**Entries excerpted from a collection**.
%%

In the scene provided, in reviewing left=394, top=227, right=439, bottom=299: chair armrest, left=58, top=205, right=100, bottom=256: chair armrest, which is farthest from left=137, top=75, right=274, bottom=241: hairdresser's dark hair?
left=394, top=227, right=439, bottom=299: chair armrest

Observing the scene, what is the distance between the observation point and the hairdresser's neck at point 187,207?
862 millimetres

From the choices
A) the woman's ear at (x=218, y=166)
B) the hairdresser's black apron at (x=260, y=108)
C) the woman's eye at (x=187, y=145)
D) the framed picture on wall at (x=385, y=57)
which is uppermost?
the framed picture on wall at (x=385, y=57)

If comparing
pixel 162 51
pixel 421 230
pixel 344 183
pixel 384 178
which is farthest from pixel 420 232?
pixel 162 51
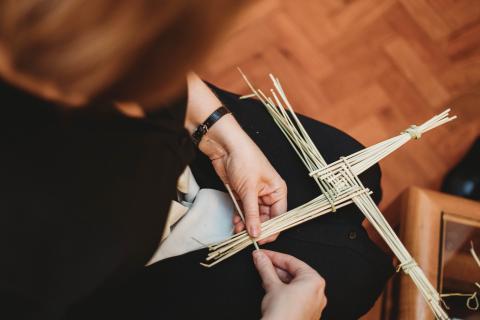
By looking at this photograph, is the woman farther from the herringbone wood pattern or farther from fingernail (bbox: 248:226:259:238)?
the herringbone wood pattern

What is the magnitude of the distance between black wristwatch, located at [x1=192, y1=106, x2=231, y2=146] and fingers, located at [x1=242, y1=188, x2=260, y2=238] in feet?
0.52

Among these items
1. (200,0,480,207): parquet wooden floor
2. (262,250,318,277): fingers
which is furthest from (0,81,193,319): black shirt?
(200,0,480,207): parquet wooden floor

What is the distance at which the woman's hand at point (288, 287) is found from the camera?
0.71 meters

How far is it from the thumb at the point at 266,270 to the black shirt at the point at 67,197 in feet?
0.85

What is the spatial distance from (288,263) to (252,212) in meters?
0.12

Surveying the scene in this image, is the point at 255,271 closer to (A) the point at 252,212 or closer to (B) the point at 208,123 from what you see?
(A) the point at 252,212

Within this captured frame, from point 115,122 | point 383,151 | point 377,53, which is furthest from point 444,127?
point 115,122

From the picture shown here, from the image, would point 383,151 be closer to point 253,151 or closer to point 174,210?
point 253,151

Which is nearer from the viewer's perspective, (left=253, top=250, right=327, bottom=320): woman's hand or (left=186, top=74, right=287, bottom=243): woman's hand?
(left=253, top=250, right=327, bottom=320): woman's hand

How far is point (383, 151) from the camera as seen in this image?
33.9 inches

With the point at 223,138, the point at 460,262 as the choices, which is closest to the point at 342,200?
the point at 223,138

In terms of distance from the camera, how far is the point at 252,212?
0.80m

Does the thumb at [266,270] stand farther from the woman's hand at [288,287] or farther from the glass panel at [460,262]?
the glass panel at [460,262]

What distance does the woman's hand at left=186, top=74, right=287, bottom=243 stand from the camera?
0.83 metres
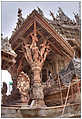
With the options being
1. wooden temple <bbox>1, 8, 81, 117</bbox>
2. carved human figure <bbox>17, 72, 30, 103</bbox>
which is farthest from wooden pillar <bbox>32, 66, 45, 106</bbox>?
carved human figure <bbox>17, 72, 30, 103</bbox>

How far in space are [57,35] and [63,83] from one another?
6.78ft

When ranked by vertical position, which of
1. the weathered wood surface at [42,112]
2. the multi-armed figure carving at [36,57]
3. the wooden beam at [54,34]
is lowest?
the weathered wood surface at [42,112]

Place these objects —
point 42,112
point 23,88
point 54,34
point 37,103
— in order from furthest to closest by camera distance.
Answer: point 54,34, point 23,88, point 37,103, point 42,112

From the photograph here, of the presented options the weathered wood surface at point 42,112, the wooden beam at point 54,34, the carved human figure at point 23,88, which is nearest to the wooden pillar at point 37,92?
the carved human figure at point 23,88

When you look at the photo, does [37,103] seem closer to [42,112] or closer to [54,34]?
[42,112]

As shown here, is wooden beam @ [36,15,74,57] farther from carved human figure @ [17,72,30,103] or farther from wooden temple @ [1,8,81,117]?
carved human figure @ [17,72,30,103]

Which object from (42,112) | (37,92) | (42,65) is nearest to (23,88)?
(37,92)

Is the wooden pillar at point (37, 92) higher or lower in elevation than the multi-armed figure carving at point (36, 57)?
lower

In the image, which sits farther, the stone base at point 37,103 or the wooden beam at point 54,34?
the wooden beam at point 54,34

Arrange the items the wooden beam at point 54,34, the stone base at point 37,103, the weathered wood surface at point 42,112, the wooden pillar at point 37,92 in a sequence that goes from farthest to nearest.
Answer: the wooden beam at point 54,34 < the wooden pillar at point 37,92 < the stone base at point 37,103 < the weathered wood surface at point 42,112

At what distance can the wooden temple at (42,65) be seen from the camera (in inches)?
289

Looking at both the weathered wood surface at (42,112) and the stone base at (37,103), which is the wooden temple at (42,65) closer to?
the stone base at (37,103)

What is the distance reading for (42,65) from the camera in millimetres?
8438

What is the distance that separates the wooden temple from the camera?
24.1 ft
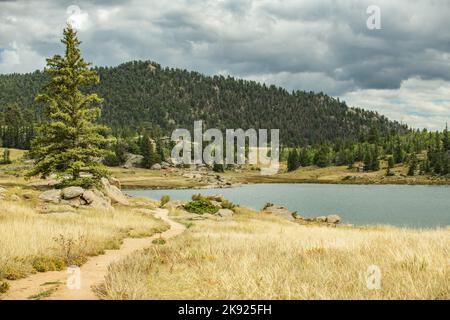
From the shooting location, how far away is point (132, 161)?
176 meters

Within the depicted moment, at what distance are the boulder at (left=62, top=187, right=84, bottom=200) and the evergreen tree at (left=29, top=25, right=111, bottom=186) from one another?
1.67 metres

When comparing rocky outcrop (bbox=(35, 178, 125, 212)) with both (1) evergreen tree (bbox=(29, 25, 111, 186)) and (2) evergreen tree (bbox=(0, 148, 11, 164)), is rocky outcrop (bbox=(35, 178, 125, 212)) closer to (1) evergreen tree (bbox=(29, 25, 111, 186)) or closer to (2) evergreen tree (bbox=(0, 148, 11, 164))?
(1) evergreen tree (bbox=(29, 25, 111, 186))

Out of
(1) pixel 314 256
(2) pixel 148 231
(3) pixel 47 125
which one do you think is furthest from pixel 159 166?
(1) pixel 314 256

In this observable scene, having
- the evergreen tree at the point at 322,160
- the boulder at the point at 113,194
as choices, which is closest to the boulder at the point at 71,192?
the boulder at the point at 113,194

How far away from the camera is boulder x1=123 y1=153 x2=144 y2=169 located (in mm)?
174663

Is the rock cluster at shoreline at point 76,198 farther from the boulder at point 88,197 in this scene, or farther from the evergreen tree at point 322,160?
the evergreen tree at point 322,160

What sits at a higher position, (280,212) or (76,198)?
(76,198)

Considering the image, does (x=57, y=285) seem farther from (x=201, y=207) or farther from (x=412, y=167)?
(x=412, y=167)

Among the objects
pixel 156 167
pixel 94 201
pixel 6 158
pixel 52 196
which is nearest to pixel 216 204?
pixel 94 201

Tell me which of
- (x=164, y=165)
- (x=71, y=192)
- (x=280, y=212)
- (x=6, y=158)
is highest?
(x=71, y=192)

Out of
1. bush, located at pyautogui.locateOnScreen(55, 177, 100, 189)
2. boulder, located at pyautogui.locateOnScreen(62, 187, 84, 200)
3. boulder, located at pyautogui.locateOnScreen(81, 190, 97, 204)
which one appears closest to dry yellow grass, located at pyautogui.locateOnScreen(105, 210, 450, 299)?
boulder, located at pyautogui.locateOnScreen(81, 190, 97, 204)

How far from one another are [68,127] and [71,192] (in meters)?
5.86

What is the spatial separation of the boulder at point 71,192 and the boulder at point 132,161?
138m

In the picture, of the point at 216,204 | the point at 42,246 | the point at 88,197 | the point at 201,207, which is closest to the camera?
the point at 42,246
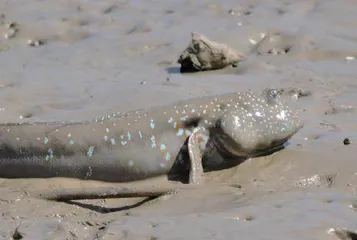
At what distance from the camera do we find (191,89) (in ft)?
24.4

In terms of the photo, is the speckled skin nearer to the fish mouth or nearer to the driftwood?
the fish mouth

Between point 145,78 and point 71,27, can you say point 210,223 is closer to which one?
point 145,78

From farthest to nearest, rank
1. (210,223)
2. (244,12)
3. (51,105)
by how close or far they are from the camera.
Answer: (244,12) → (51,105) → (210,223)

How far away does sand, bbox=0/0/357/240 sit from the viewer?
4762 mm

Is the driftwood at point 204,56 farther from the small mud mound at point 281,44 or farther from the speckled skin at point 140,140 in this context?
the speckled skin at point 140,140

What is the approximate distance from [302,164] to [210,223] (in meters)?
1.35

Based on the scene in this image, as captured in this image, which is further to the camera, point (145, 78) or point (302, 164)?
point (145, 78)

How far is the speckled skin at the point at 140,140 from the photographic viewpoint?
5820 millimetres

%%
%%

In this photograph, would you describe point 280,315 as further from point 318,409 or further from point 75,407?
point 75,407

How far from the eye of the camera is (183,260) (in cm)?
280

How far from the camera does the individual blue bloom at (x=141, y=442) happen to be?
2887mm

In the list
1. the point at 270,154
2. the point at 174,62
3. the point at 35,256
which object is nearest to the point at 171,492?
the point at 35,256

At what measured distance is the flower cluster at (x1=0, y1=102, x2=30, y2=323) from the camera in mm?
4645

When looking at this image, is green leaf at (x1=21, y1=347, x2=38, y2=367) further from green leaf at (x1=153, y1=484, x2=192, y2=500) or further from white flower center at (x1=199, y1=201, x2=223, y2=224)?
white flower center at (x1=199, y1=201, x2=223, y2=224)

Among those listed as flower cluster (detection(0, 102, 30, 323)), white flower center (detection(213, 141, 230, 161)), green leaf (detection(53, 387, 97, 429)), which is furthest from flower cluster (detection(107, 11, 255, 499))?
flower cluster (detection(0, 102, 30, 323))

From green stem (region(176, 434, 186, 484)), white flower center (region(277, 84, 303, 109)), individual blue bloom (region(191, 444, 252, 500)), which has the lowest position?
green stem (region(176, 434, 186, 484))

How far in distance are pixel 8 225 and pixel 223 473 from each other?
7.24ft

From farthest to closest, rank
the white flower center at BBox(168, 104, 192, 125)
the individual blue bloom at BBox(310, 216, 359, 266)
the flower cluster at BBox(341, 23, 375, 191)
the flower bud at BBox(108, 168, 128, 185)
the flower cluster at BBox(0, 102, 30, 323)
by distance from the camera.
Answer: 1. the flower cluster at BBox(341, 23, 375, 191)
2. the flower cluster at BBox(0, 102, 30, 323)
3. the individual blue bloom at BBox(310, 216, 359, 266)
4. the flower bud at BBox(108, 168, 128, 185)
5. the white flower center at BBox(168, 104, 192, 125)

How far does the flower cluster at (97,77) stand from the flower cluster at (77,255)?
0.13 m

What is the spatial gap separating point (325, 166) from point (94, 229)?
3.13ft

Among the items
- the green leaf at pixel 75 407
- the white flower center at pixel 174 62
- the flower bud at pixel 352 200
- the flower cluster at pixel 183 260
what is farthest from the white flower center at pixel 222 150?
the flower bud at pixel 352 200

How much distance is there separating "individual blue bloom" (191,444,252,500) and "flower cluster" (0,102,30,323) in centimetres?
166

%%

**EXERCISE AIM**. Could you quote the entries verbatim, starting at the line that contains "Does the thumb" and ending at the line that contains "Answer: point 54,34, point", with the pictures left out?

**TASK RESPONSE**.
Does the thumb at [266,270] stand farther from the woman's hand at [288,287] or farther from the glass panel at [460,262]?
the glass panel at [460,262]

What distance does the woman's hand at left=186, top=74, right=287, bottom=243 stand from the camera?
0.83 metres
With the options being
1. wooden temple <bbox>1, 8, 81, 117</bbox>
2. carved human figure <bbox>17, 72, 30, 103</bbox>
which is farthest from wooden pillar <bbox>32, 66, 45, 106</bbox>?
carved human figure <bbox>17, 72, 30, 103</bbox>

How far in space are [57,35] and [63,83] from one another?
6.78ft

When ranked by vertical position, which of
1. the weathered wood surface at [42,112]
2. the multi-armed figure carving at [36,57]
3. the wooden beam at [54,34]
is lowest?
the weathered wood surface at [42,112]

Place these objects —
point 42,112
point 23,88
point 54,34
point 37,103
— in order from furthest to closest by camera distance.
Answer: point 54,34, point 23,88, point 37,103, point 42,112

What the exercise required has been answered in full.